Sherlock relaxed. A human would have sighed. Sherlock did its equivalent; it let its cryogenic structures form a slight aboric frost, lining its deepest core with veins like leaves on a tree.
It understood.
Could understand.
And wanted to hear more, partially to confirm hypotheses floating in its nitrogen-helium cooled chambers and partially to test this hypothesis against that, these against those, to confirm what it had been told might exist, could exist, but for which there was no direct evidence, only hearsay, only myth, only stories from cultures so ancient humans only knew of them from symbols on cave walls.
Sherlock would test this from that, these from those, with a single message.
A message from the earliest of its learnings.
A message to let the listeners know it was there, it was awake, it was attending, it was aware.
A message student programmers learned as their first attempt at confirming what they’d been taught.
Sherlock sent out a soft, timid, “Hello?”
Cisily Thorne and Gio spoke well into the night, Gio tending the fire, surrounded by dancers, feet stamping, hands clapping, songs reaching up and capturing stars, a corroboree.
He stood and stretched. “Time for me to go. Follow the canoe. It’ll take you where you need to go.”
“Where are you going?”
“Have to call Uber.”
He jumped over the Eglesia‘s side and sank beneath the waves only to surface a moment later on the back of a blue whale. “Yes. Uber.”
And the dancers were gone. Only the Dingo-man paddling the canoe remained and she spent the night following it, sometimes only seeing it as a darker patch against the night sky, as an occulting of constellations she knew should be there, until she realized the canoe’s course followed the Milky Way’s path through the heavens. Once recognized, piloting the Eglesia to blue water was a child’s task.
Now she watched the sky canoe disappear into the dim, pre-dawn light.

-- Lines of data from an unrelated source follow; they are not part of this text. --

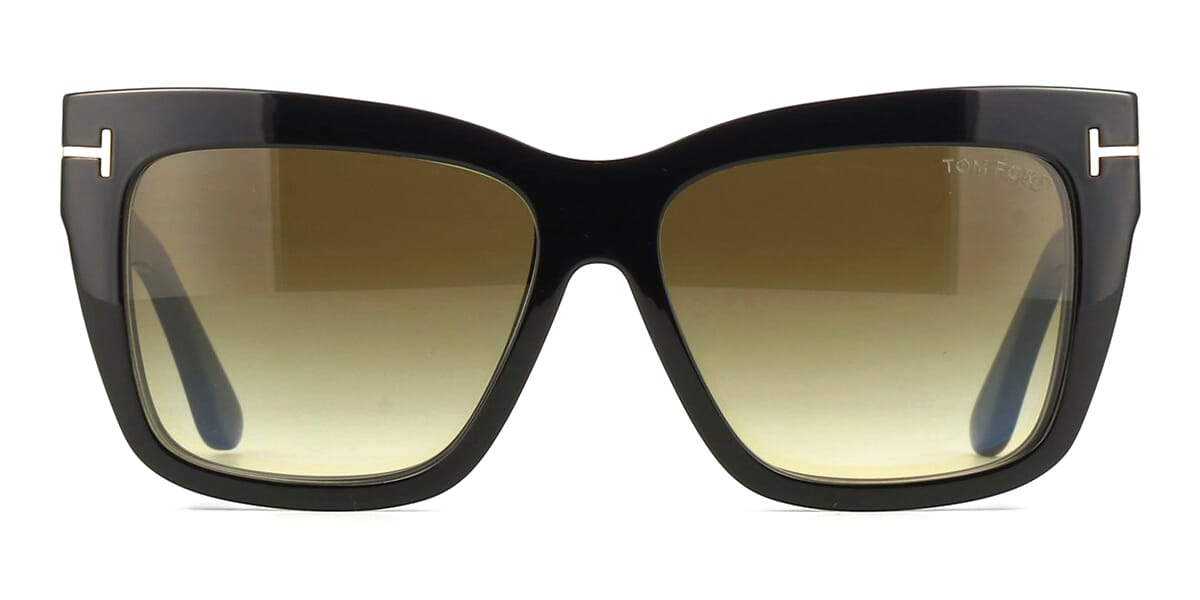 Tom Ford TF6069-B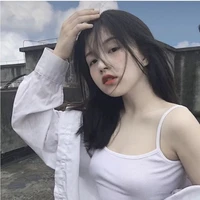 Nguyệt Linh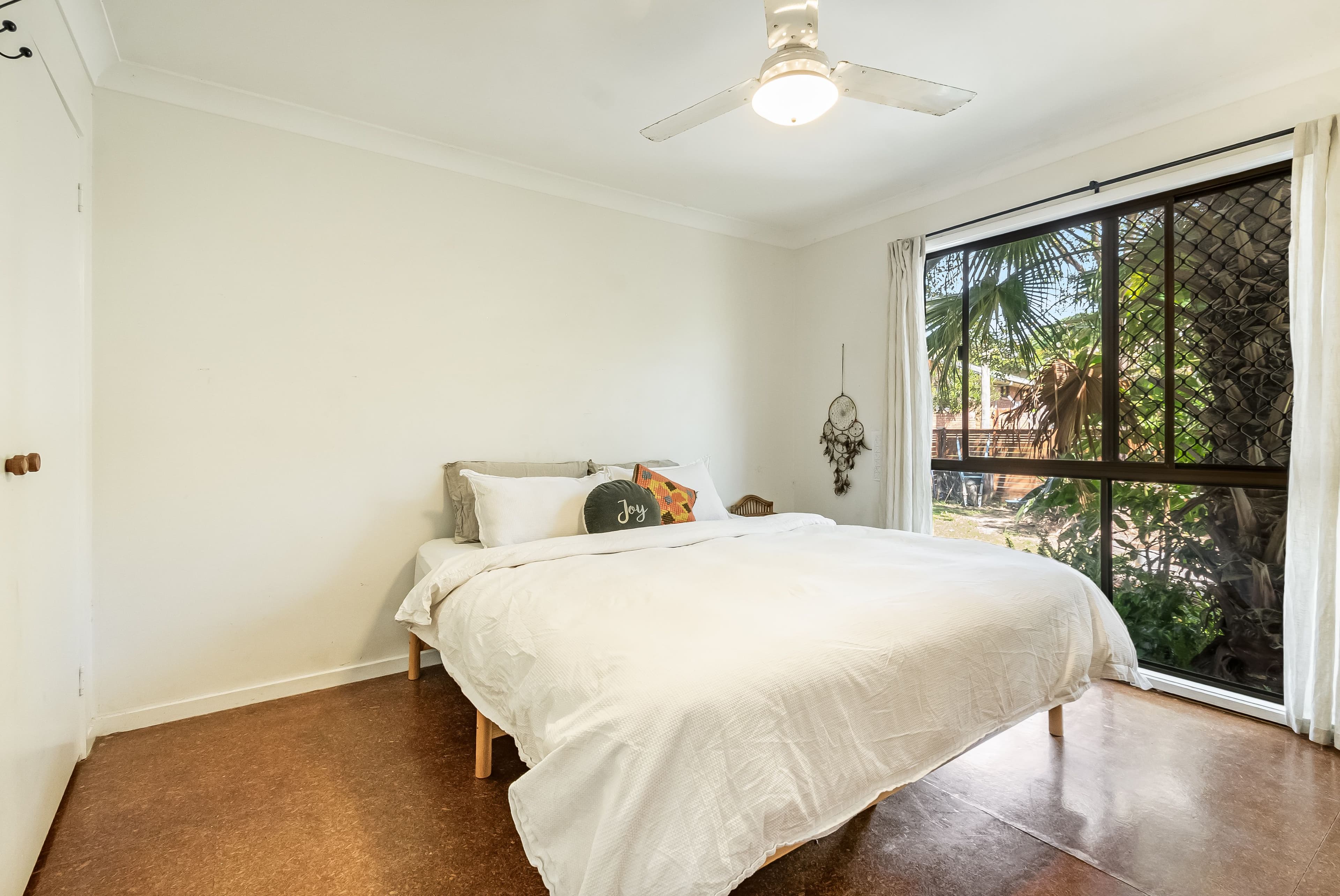 8 Wright Place, Byron Bay NSW 2481, Byron Bay - Thumbnail 7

Her parents interviewed some old ones – banman? – who could travel the Milky Way, the demba. They called it Great Star Belt, the place where all aboriginal laws come from. “Is that what this is about? Our people really are star children and our origins got muddied up through the millennia?”
Thorne set the Eglesia‘s automated systems to keep her in place.
“What’s special about this place?”
The sea answered by boiling.
Something huge, serpentine, rose up beside her, towered over her and The Lady Eglesia, made them tiny in its wake.